(DATA SUPPLIED begins)

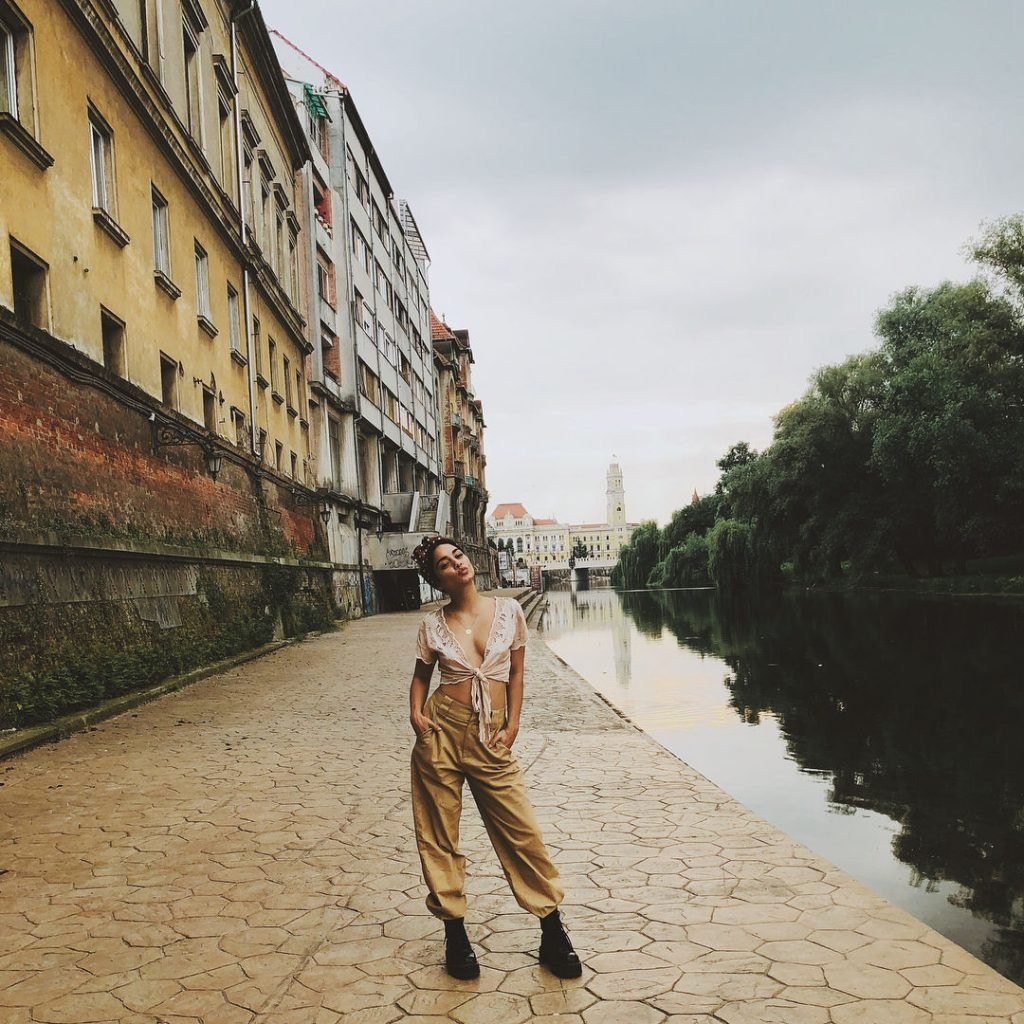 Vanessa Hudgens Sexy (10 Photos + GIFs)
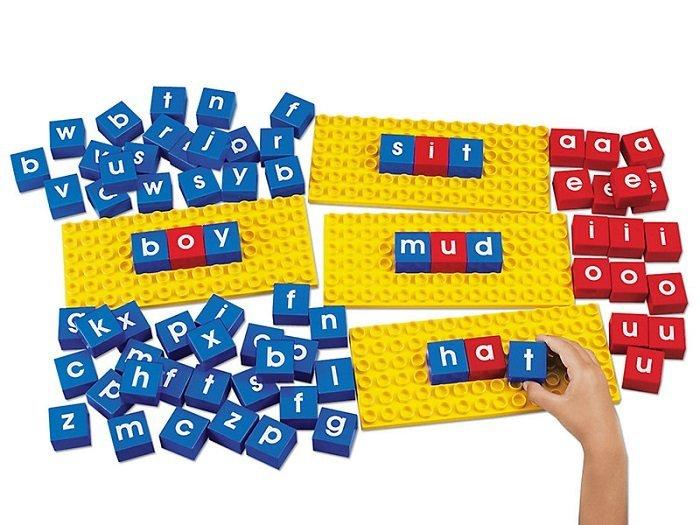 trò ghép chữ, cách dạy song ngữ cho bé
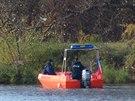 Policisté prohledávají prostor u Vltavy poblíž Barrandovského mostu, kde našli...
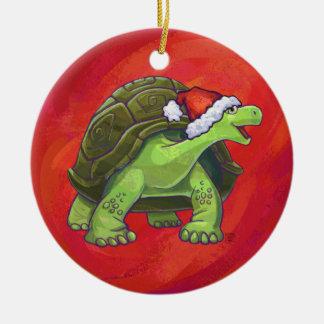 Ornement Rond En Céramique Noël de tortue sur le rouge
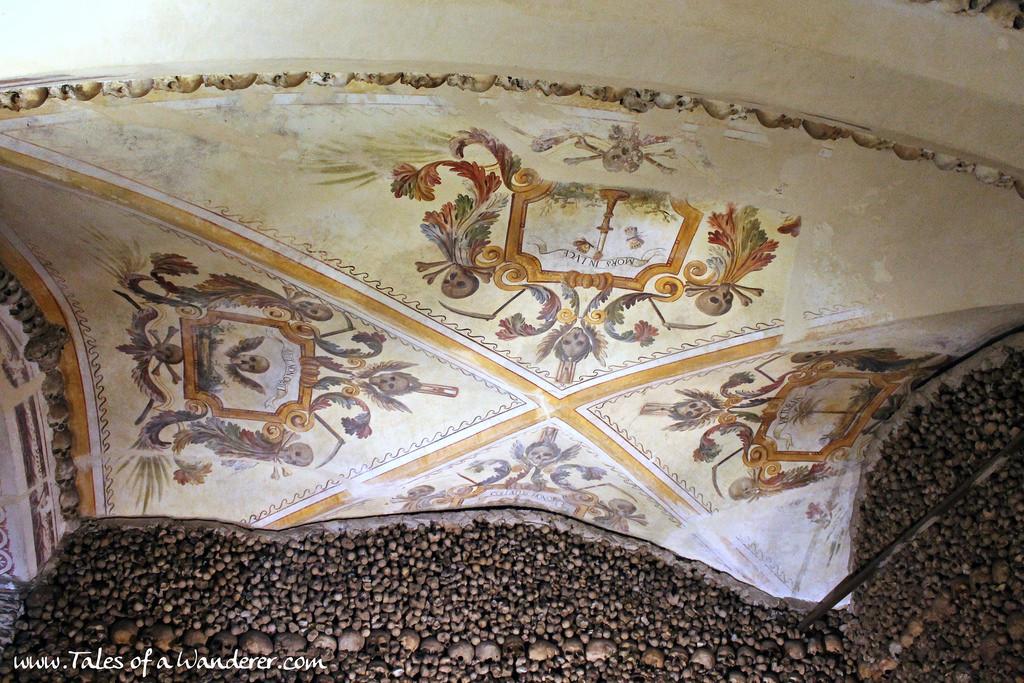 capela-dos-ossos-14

(DATA SUPPLIED ends)
(DATA SUPPLIED begins)

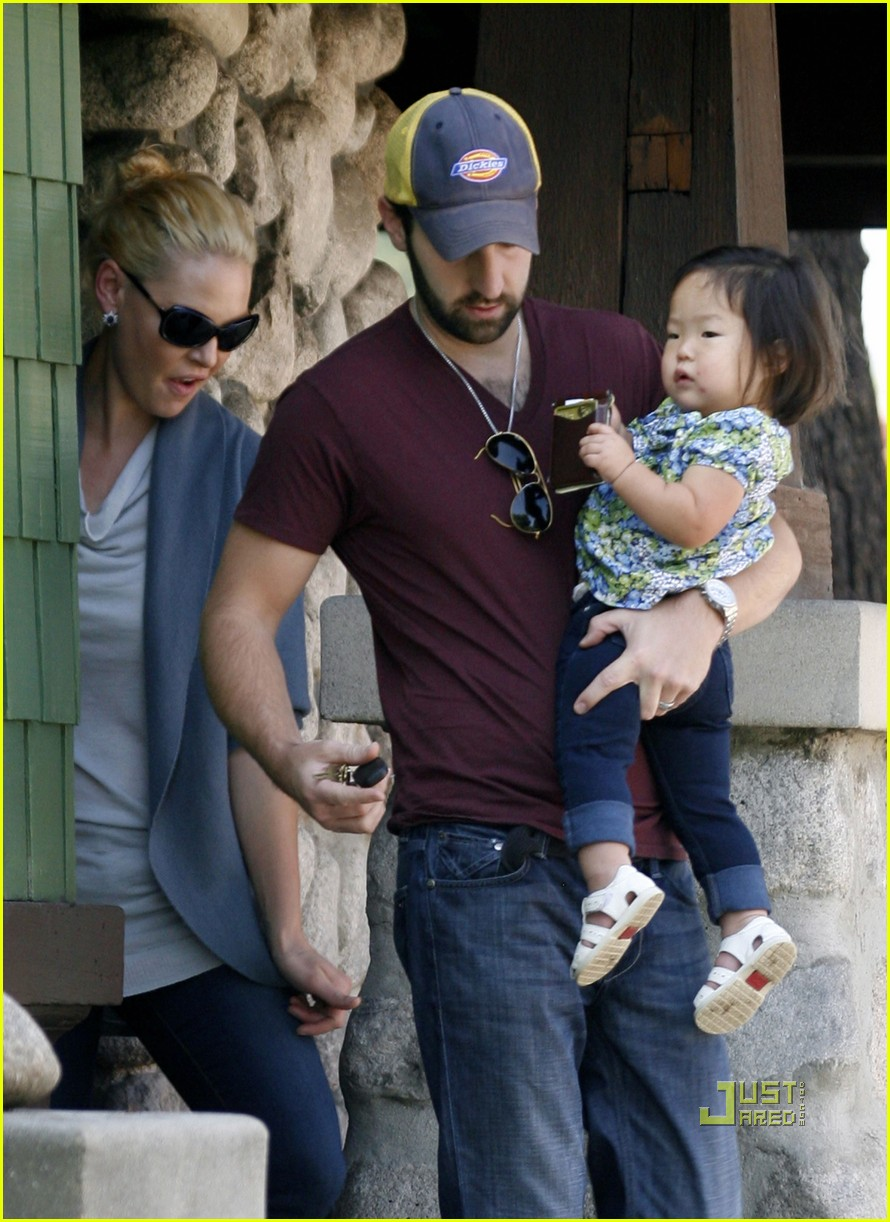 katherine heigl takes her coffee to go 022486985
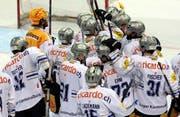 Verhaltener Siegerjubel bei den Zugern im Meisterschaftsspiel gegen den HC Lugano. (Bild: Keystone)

(DATA SUPPLIED ends)

### WORK REQUEST
Extract the part of the records that opens with the line containing "Vanessa Hudgens Sexy (10 Photos + GIFs)" and closes with the line containing "capela-dos-ossos-14". Take only those lines, exactly, and no pictures.

### YOUR RESPONSE
 Vanessa Hudgens Sexy (10 Photos + GIFs)
 trò ghép chữ, cách dạy song ngữ cho bé
 Policisté prohledávají prostor u Vltavy poblíž Barrandovského mostu, kde našli...
 Ornement Rond En Céramique Noël de tortue sur le rouge
 capela-dos-ossos-14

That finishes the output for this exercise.